“I wouldn’t want to be the adjuster on that case.”
That’s what Gary Kerney, assistant vice president of Property Claim Services® (PCS®), said after Sandy while looking at a photo of one damaged house. The roof of the house was intact, but it had completely collapsed onto the foundation. Two shingles were missing, ostensibly the result of wind damage. The rest of the damage, most likely, was from flooding. Absent flood coverage, an adjuster would write a check for a few hundred dollars (depending on the deductible) to a claimant who had just lost his or her home.
Nobody would welcome that situation.
Unfortunately, following a catastrophe, that’s exactly what adjusters face — real losses and real families coping with them. The situation also exemplifies insurance at work — companies seek to make claimants whole as quickly as possible under the terms of the contract.

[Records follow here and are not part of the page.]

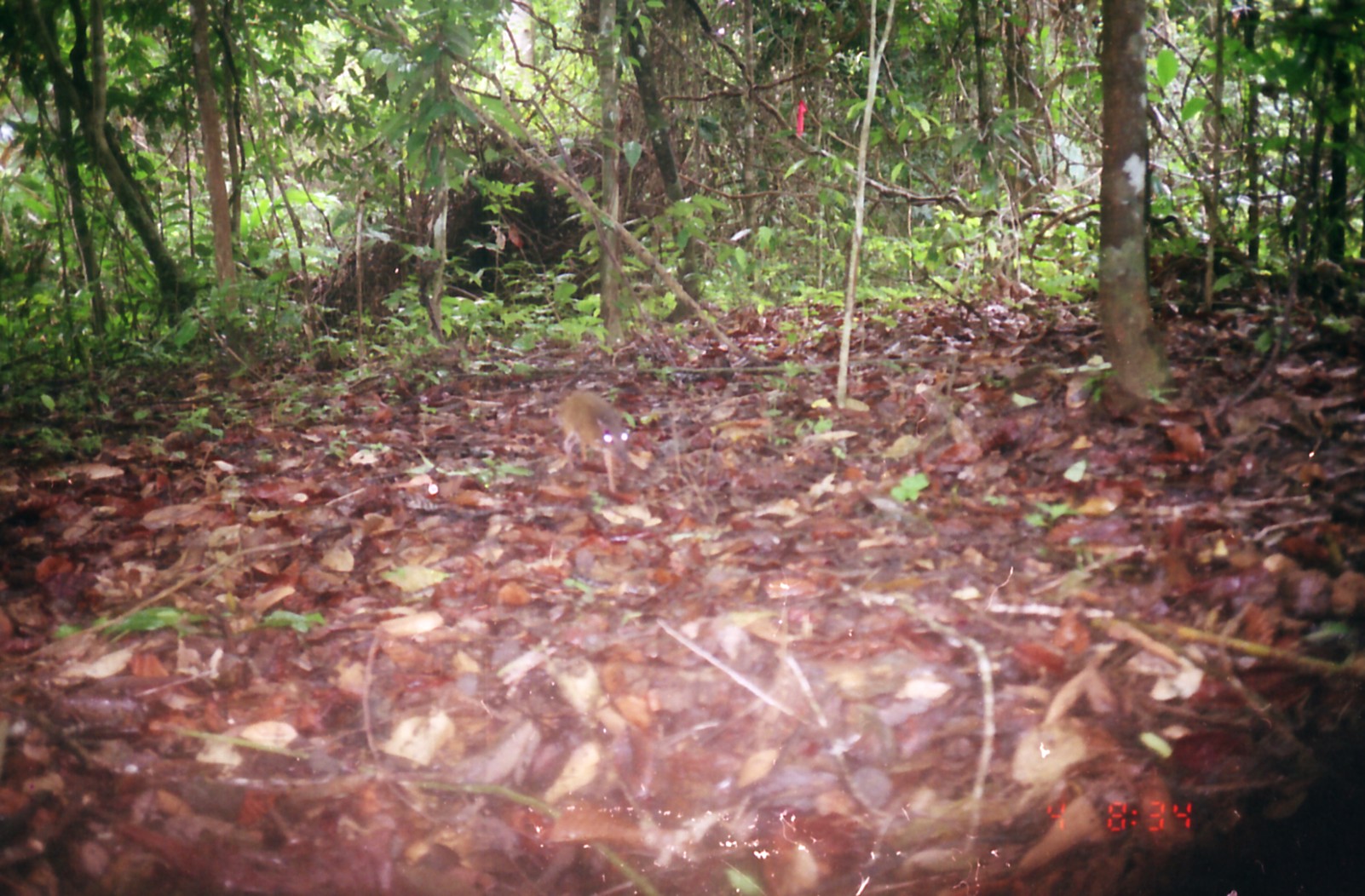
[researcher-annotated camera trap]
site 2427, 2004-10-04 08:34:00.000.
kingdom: Animalia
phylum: Chordata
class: Mammalia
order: Artiodactyla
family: Tragulidae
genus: Tragulus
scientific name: Tragulus napu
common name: greater oriental chevrotain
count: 1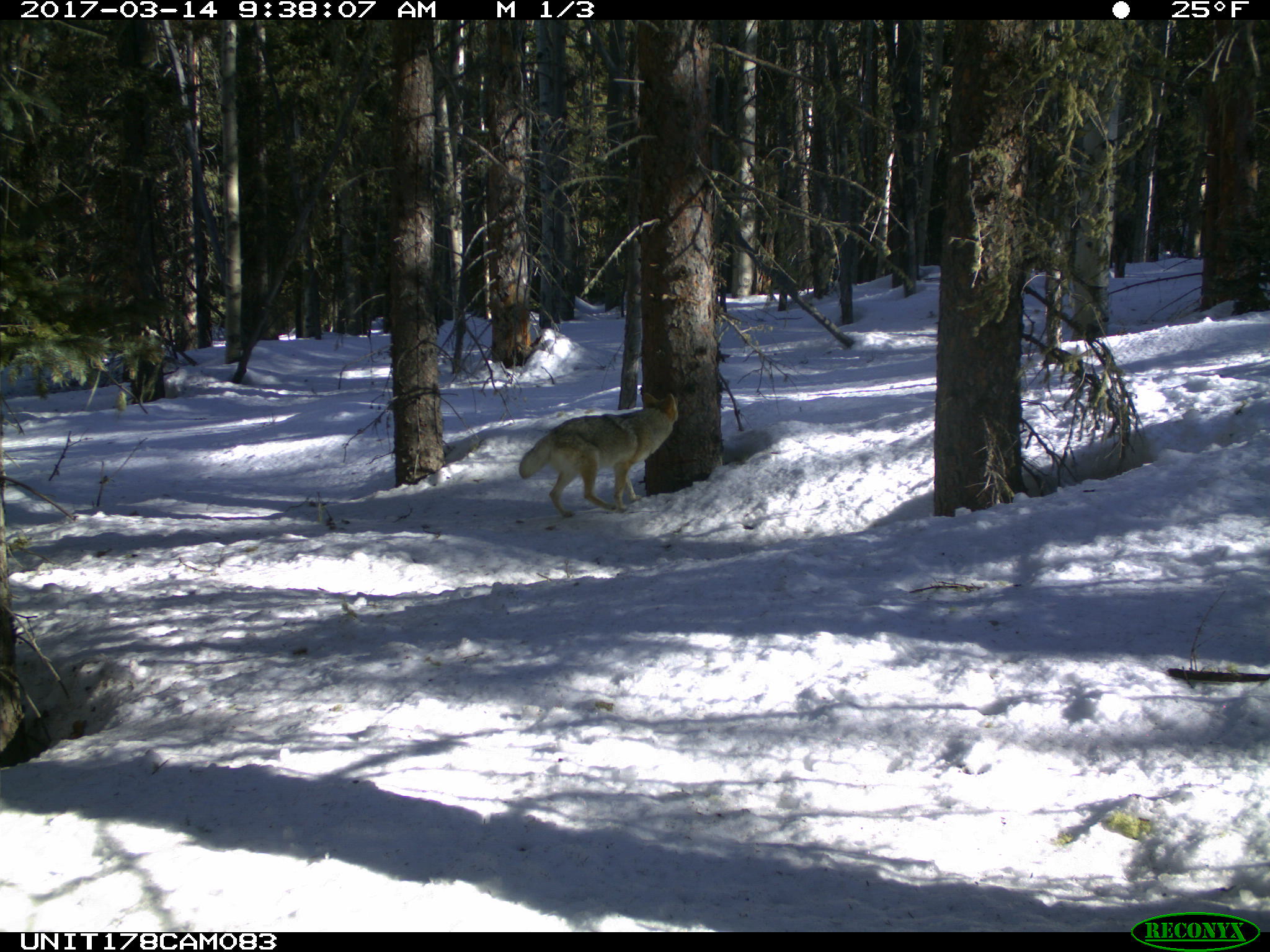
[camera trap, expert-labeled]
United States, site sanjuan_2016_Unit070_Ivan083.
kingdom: Animalia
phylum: Chordata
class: Mammalia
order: Carnivora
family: Canidae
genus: Canis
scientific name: Canis latrans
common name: coyote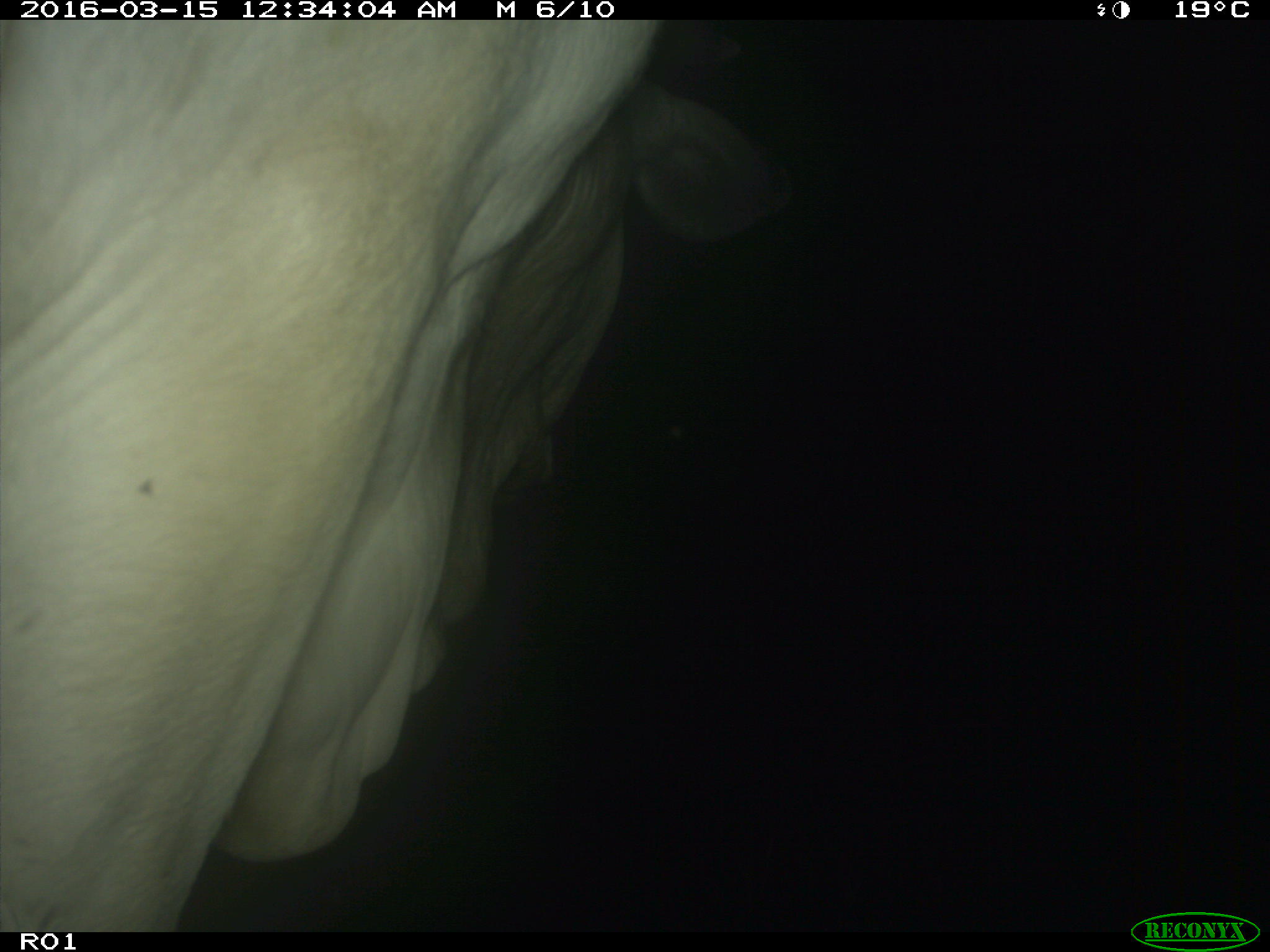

The propensity of carriers to pay claims quickly following a catastrophe, some with only minimal investigation, makes it easy for impropriety to slip into the process. Insurers find themselves either unwilling or unable to take measures to stop fraudsters. Active fraud detection and investigation after a catastrophe is risky: One false positive with one unsatisfied customer can lead to a negative outcome for your reputation.
The challenge, therefore, is to pay quickly and sufficiently while still detecting and thwarting attempted insurance fraud. Beyond prioritizing investigations (for example, focusing first on a contractor with a scheme rather than on an isolated case of rate evasion), claims departments need tools to accelerate first notice of loss (FNOL) decision making. Such tools can make adjuster deployment more effective, thanks to increased claim fast-tracking thresholds and fewer false positives.
When a catastrophe strikes, adjusters encounter one seemingly impossible situation after another. And sometimes it’s smarter just to write the check. Yet with tools such as ISO ClaimSearch® to help — from FNOL through a possible major case investigation — claims professionals can continue to focus on their customers while reducing the effect of fraud on future premiums.